3. Listen to the recording of the teaching show. (given the Chennai to California time difference, I always end up watching the recording of the teaching show).

4. Take notes by hand of what you need to pay attention to. Write down every word. My notes are probably for me and may not help others. To each his own! The notation you use might be different.. I put some wavy lines which mean something to me which doesn't make any sense to others. Where possible I write down swarams or notes for select syllables so I can hit the right starting, highlight or ending note. 

5. Correct the notes by cross referencing to the OST (Original Sound Track, another abbreviation that I was not aware of!) and the Youtube 0.75x listen. 

6. Start singing a few times with audio only to finish entire song.

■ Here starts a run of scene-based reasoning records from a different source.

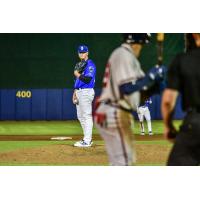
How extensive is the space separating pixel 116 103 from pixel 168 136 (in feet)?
1.93

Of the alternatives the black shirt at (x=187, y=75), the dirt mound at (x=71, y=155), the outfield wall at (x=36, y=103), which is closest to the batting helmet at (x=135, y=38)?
the black shirt at (x=187, y=75)

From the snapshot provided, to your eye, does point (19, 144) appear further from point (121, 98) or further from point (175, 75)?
point (175, 75)

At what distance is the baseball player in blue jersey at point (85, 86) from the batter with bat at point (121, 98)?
523 centimetres

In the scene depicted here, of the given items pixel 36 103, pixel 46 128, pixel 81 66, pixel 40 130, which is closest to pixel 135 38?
pixel 81 66

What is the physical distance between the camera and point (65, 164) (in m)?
8.80

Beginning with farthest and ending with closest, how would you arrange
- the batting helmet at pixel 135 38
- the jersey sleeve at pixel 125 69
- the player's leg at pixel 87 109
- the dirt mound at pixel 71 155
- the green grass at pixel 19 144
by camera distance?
1. the green grass at pixel 19 144
2. the player's leg at pixel 87 109
3. the dirt mound at pixel 71 155
4. the batting helmet at pixel 135 38
5. the jersey sleeve at pixel 125 69

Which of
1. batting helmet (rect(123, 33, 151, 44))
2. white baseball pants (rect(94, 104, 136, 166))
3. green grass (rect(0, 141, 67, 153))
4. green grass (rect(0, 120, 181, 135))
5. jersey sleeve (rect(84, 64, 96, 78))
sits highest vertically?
batting helmet (rect(123, 33, 151, 44))

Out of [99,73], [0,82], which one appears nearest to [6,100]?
[0,82]

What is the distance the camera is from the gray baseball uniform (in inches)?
194

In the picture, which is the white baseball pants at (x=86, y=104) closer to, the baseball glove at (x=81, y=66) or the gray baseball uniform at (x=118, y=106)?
the baseball glove at (x=81, y=66)

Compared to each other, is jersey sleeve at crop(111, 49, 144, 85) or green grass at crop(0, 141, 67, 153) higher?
jersey sleeve at crop(111, 49, 144, 85)

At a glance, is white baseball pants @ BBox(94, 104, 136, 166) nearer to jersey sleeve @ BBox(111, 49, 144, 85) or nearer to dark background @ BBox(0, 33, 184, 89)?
jersey sleeve @ BBox(111, 49, 144, 85)

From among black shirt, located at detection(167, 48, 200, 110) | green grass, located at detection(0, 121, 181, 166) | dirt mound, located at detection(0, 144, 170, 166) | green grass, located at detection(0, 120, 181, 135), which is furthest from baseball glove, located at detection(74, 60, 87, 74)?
black shirt, located at detection(167, 48, 200, 110)

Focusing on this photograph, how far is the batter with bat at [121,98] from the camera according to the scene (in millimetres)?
4891
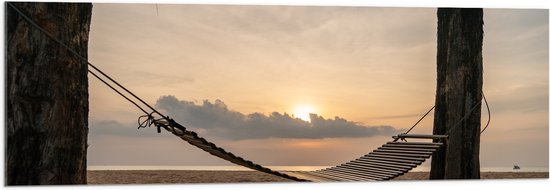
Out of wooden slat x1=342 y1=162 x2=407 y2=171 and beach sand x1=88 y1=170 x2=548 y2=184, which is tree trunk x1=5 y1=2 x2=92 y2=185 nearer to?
wooden slat x1=342 y1=162 x2=407 y2=171

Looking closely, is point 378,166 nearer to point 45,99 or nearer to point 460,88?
point 460,88

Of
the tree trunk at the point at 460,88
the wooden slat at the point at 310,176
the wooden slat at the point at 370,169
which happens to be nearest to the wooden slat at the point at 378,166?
the wooden slat at the point at 370,169

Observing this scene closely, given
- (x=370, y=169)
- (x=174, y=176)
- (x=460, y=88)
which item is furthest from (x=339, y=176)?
(x=174, y=176)

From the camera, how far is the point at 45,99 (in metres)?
3.41

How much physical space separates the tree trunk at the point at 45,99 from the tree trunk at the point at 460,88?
2.71m

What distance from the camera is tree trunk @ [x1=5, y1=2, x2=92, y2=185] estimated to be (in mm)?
3381

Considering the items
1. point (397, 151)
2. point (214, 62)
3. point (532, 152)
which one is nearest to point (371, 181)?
point (397, 151)

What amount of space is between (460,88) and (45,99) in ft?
9.70

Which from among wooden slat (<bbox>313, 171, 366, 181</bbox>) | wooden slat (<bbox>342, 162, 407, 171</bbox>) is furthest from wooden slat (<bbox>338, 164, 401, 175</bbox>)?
wooden slat (<bbox>313, 171, 366, 181</bbox>)

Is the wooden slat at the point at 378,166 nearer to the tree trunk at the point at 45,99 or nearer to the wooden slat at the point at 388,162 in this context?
the wooden slat at the point at 388,162

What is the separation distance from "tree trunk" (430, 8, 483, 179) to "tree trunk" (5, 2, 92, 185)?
107 inches

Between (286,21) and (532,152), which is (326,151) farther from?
(532,152)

If you make a mistake keep going to finish song. Delete all the wrong ones. Listen but don't save.

7. Once you are okay with singing the entire thing by heart, now go for the feel of the song. Lyrics you know by now. Ragam and Taalam you know by now. So now after 20-30 tries work on the feel and emotion. 

8. Once that also seems as good as it can get under current skill set, start recording with video. This is the painful part as you cannot overwrite a specific line in video. You make a mistake, you have to start from scratch. Do it! In video there is no point in finishing song. Here you just delete after a mistake and start over!

9. Verify song before saving.

10. Send song to MIL for review. If she says "okay" or "decent" then submit. Else, delete and start over after figuring out what was off. 

This method is the current status quo. Song is taught over weekend. Listening is done over weekend. First few tries on Monday evening, second try Tuesday. Video attempt on Wed and if fail, Thursday. Submit Thursday night or Friday AM before deadline. 

Will keep doing this approach. It used to take me 60 tries to get an "OK". These days I get it in 30 tries which is good.

However that said, there are songs which have taken me 100+ attempts to try as they are way outside my current skillset and I am practically memorizing notes and just brute forcing it by repetition. 

When singing something not taught yet by Paadarivom, I do same method, except there is no teaching show to watch and the notes are from the OST and slowed down Youtube video. Picking the right track that matches the tempo of the OST is key. Sometimes folks speed up the tracks to make it easier for beginner singers to look good, but that backfires if you want to sing it right and do justice to the song!

Let's see where this method gets me in 2023! Who knows, this method might change as things improve, or more steps might end up being added as more things become obvious! It is all part of the learning!

Wishing all of you a wonderful new year filled with music and happiness!